Thanks to favourable weather and record production from solar and wind power, renewable energy accounted for approximately 31 per cent of Germany’s electricity generation in the first half of 2014.

Non-hydro renewables made up 27 per cent of the country’s power, up from 24 per cent last year, according to new data released by the Fraunhofer Institute. And for the first time ever, renewable energy sources accounted for a larger portion of electricity production than brown coal.

Production of wind and solar in particular saw substantial gains over the same time last year. Solar grew by 28 per cent in the first half of 2014 compared to 2013 and wind power grew by 19 per cent over the same period last year.

“Solar and wind alone made up a whopping 17 per cent of power generation, up from around 12-13 per cent in the past few years,” reported Renewables International.

Graph for Bye-bye brown coal: Germany's new renewables mark

Source: B. Buger/FRAUNHOFER ISE

Helped along by low demand on a holiday, Germany nevertheless set another solar power record in June, generating 50 per cent of its overall electricity demand from solar for part of the day. And in May, renewable energy sources combined to account for 75 per cent of power demand for part of the day.

As a point of comparison, approximately 13 per cent of the US electricity supply was powered by renewables as of the end of 2013, roughly half of Germany’s rate.

Dr Bruno Burger with the Fraunhofer Institute explained that the gains made by renewables thus far in 2014 can be attributed to the combination of good weather and growing production of clean energy. “In the first half year 2013 we had really bad weather and the solar and wind production was below the long term average,” Burger said via email. “In 2014 we started with more [sun] and wind and the production is higher than in average years.”

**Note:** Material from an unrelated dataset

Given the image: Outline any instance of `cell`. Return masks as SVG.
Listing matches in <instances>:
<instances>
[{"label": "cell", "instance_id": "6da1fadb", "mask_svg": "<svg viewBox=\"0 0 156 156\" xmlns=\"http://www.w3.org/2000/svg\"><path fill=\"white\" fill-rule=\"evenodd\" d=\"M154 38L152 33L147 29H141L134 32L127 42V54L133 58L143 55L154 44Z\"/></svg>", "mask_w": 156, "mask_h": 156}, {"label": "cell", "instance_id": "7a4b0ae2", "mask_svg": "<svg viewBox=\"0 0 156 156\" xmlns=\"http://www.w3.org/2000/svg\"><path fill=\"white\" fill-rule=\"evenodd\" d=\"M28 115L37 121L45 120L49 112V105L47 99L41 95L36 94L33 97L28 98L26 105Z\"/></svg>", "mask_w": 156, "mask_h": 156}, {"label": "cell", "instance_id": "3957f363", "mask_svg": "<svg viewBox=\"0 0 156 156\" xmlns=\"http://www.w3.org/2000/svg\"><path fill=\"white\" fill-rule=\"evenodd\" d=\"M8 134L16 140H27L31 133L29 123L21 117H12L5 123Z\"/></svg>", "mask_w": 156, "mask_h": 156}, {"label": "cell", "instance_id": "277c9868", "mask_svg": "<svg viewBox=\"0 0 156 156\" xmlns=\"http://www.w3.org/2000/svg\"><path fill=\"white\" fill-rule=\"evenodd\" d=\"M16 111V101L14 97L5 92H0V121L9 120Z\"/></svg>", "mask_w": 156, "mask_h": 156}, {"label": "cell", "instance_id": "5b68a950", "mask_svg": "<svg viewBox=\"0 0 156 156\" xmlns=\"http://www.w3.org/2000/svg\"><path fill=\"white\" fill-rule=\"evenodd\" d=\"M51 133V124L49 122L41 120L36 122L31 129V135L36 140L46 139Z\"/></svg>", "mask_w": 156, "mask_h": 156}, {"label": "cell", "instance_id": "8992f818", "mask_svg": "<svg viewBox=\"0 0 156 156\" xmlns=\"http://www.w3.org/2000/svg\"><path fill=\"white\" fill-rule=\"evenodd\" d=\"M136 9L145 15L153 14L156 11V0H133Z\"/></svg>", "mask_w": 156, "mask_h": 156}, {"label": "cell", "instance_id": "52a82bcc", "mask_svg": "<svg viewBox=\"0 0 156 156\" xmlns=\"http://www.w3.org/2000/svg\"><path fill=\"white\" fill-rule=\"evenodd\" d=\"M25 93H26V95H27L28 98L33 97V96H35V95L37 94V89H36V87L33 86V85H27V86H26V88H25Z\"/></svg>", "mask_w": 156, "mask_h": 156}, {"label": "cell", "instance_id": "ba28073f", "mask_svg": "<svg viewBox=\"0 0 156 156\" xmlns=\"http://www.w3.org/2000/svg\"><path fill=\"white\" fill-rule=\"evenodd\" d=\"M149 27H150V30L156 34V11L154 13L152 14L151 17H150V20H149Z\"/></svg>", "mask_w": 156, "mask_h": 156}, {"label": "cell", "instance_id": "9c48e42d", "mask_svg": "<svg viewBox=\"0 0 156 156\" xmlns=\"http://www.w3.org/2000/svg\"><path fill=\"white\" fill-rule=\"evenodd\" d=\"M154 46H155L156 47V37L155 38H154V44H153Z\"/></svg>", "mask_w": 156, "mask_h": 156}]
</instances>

The Fraunhofer Institute’s analysis found that brown coal generation is down four per cent and the production of hard coal-fired power plants decreased 11 per cent from 2013′s record levels. However, in the first half of 2014, brown coal production was still at the high level of 2012 and about five per cent above the average of the last 10 years. Gas power plants saw the largest decline, with generation down 25 per cent compared to the same period last year.

For his calculation, Burger used the production of power plants for public electricity and said that once the data becomes available for self-production of big industrial companies later this year, the total per centage of electricity generated by renewables may dip slightly to around 28 per cent.

Burger also pointed out the increase in electricity exports thus far in 2014. “Despite the fact that we had high production of renewables, we did not reduce the conventional production,” he said. “Therefore we achieved an export surplus of 18 terawatt-hours. If this trend continues until the end of the year, Germany will achieve a third record in a row in electricity exports.”

Germany’s Energiewende, or energy transformation, is an ambitious plan that aims to achieve 80 per cent renewable energy generation by 2050. While the country has been criticized for its continued reliance on coal-fired generation, Craig Morris at Renewables International argues that it’s the electricity exports keeping coal production high. Renewable electricity has priority on the German grid and therefore offsets conventional (fossil fuel) generation, meaning that much of conventional generation will go to neighboring countries as exports.

Morris points out that the net importers of German power don’t order it directly from one source, like coal or wind, but receive the electricity mix, which is typically one-quarter renewables but can vary depending on production. “Nonetheless,” he writes, “the effect of net exports on German power production is to raise the share of conventional electricity, which would otherwise be offset by renewables.”